3. yarn.scheduler.maximum-allocation-mb   = 8024 - Will i  be able to increase the more than 8GB if I have enough Ram in my system.
 
Thanks for the help

avatar
Champion

yarn.scheduler.maximum-allocation-mb - This is the max memory that a single container can get

yarn.nodemanager.resource.memory-mb  - This is how much memory per NM is allocated for containers

 

I always set yarn.scheduler.maximum-allocation-mb eqaul to yarn.nodemanager.resource.memory-mb as the single largest container I could do on a host would be the amount of memory on a host allocated for YARN.
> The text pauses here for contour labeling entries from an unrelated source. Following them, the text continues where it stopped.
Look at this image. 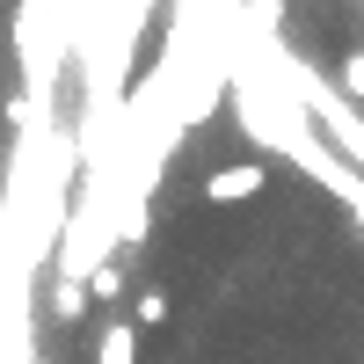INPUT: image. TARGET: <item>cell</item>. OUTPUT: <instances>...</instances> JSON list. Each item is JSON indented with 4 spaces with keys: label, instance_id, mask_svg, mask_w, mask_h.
I'll return each instance as SVG.
<instances>
[{
    "label": "cell",
    "instance_id": "6da1fadb",
    "mask_svg": "<svg viewBox=\"0 0 364 364\" xmlns=\"http://www.w3.org/2000/svg\"><path fill=\"white\" fill-rule=\"evenodd\" d=\"M262 182H269V168H262V161L211 168V175H204V204H248V197H262Z\"/></svg>",
    "mask_w": 364,
    "mask_h": 364
},
{
    "label": "cell",
    "instance_id": "7a4b0ae2",
    "mask_svg": "<svg viewBox=\"0 0 364 364\" xmlns=\"http://www.w3.org/2000/svg\"><path fill=\"white\" fill-rule=\"evenodd\" d=\"M95 364H139V321H109L95 336Z\"/></svg>",
    "mask_w": 364,
    "mask_h": 364
},
{
    "label": "cell",
    "instance_id": "3957f363",
    "mask_svg": "<svg viewBox=\"0 0 364 364\" xmlns=\"http://www.w3.org/2000/svg\"><path fill=\"white\" fill-rule=\"evenodd\" d=\"M87 306H95V291H87L80 277H58V284H51V314H58V321H80Z\"/></svg>",
    "mask_w": 364,
    "mask_h": 364
},
{
    "label": "cell",
    "instance_id": "277c9868",
    "mask_svg": "<svg viewBox=\"0 0 364 364\" xmlns=\"http://www.w3.org/2000/svg\"><path fill=\"white\" fill-rule=\"evenodd\" d=\"M87 291H95V306H117V299H124V262H95V277H87Z\"/></svg>",
    "mask_w": 364,
    "mask_h": 364
},
{
    "label": "cell",
    "instance_id": "5b68a950",
    "mask_svg": "<svg viewBox=\"0 0 364 364\" xmlns=\"http://www.w3.org/2000/svg\"><path fill=\"white\" fill-rule=\"evenodd\" d=\"M336 87H343L350 102H364V44H357V51H343V66H336Z\"/></svg>",
    "mask_w": 364,
    "mask_h": 364
},
{
    "label": "cell",
    "instance_id": "8992f818",
    "mask_svg": "<svg viewBox=\"0 0 364 364\" xmlns=\"http://www.w3.org/2000/svg\"><path fill=\"white\" fill-rule=\"evenodd\" d=\"M132 321H139V328H161V321H168V291H139V299H132Z\"/></svg>",
    "mask_w": 364,
    "mask_h": 364
}]
</instances>
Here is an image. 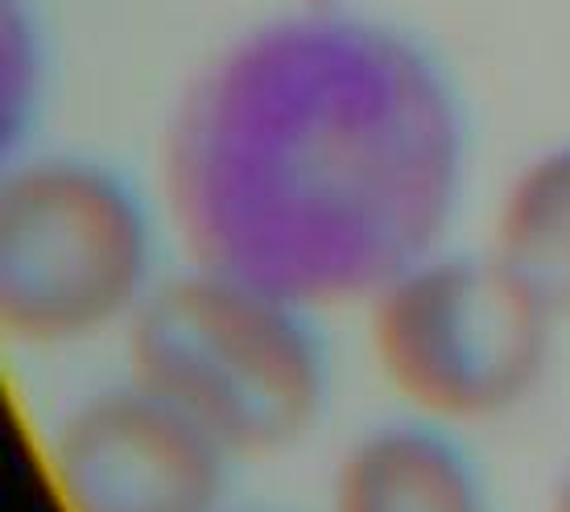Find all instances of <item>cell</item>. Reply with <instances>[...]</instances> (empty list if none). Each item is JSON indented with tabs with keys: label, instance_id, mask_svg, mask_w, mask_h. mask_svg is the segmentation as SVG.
I'll return each mask as SVG.
<instances>
[{
	"label": "cell",
	"instance_id": "8992f818",
	"mask_svg": "<svg viewBox=\"0 0 570 512\" xmlns=\"http://www.w3.org/2000/svg\"><path fill=\"white\" fill-rule=\"evenodd\" d=\"M327 512H497L484 463L463 430L401 410L343 442Z\"/></svg>",
	"mask_w": 570,
	"mask_h": 512
},
{
	"label": "cell",
	"instance_id": "ba28073f",
	"mask_svg": "<svg viewBox=\"0 0 570 512\" xmlns=\"http://www.w3.org/2000/svg\"><path fill=\"white\" fill-rule=\"evenodd\" d=\"M546 512H570V459L562 463V471L550 484V496H546Z\"/></svg>",
	"mask_w": 570,
	"mask_h": 512
},
{
	"label": "cell",
	"instance_id": "5b68a950",
	"mask_svg": "<svg viewBox=\"0 0 570 512\" xmlns=\"http://www.w3.org/2000/svg\"><path fill=\"white\" fill-rule=\"evenodd\" d=\"M62 512H224L236 459L137 376L87 388L46 430Z\"/></svg>",
	"mask_w": 570,
	"mask_h": 512
},
{
	"label": "cell",
	"instance_id": "277c9868",
	"mask_svg": "<svg viewBox=\"0 0 570 512\" xmlns=\"http://www.w3.org/2000/svg\"><path fill=\"white\" fill-rule=\"evenodd\" d=\"M364 311L372 364L401 410L459 430L521 410L542 388L562 331L488 248H434Z\"/></svg>",
	"mask_w": 570,
	"mask_h": 512
},
{
	"label": "cell",
	"instance_id": "9c48e42d",
	"mask_svg": "<svg viewBox=\"0 0 570 512\" xmlns=\"http://www.w3.org/2000/svg\"><path fill=\"white\" fill-rule=\"evenodd\" d=\"M224 512H273V509H232V504H228Z\"/></svg>",
	"mask_w": 570,
	"mask_h": 512
},
{
	"label": "cell",
	"instance_id": "7a4b0ae2",
	"mask_svg": "<svg viewBox=\"0 0 570 512\" xmlns=\"http://www.w3.org/2000/svg\"><path fill=\"white\" fill-rule=\"evenodd\" d=\"M125 356L129 376L199 422L236 463L302 446L335 393L318 311L195 260L154 285L125 327Z\"/></svg>",
	"mask_w": 570,
	"mask_h": 512
},
{
	"label": "cell",
	"instance_id": "3957f363",
	"mask_svg": "<svg viewBox=\"0 0 570 512\" xmlns=\"http://www.w3.org/2000/svg\"><path fill=\"white\" fill-rule=\"evenodd\" d=\"M141 190L87 154L13 157L0 183V331L21 352H71L125 331L154 294Z\"/></svg>",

You can set the yarn.scheduler.maximum-allocation-mb to any value, as mention it should not exceed what you set for yarn.nodemanager.resource.memory-mb.  If it does, it won't harm anything until someone tries to get a container > yarn.nodemanager.resource.memory-mb.

 

You might be able to set the configuration like this:

 

mapreduce.task.io.sort.mb = 4gb - I can do this . 

 

The issue is that the sort buffer is part of the heap of the mapper.  For instance a mapper of 3 GB and a heap of 2.5 GB would mean that the sort buffer could quickly fill up the 2.5 GB of heap available.  You may not always hit OOM but it is likely due to the poor configuration.  In summary yarn.nodemanager.resource.memory-mb > mapreduce.map.memory.mb > mapreduce.task.io.sort.  It is not mandatory to increase the mapreduce.map.memory.mb if you increase the sort buffer.

 

Lets use another example, say you are using 4 GB container with a heap of 3.2 heap.  You are spilling a lot of records because you still are using the default sort buffer size.  So you increase it to 1 GB.  You just shrunk the available memory of your heap from 3.1 GB (3.2 - 100 M, roughly) to 2.2 GB (3.2 - 1).  To compensate you could just increase your heap, and along with that your mapper memory.  In ths example it would then look like 5 GB container, 4.2 GB heap, and 1 GB sort buffer.

avatar
Explorer

@mbigelow

Thanks for the explanation with example. its clear.

One last clarification 

The default - yarn.scheduler.maximum-allocation-mb   = 8024 - Will i  be able to increase more than 8GB if I have enough Ram in my system.

avatar
Champion
Yes. That settings only effect it to put a cap on how large a container can be. It does not mean that your containers will be this size. The yarn.scheduler.minimum-allocation-mb will set the container size if one is not provided by the user.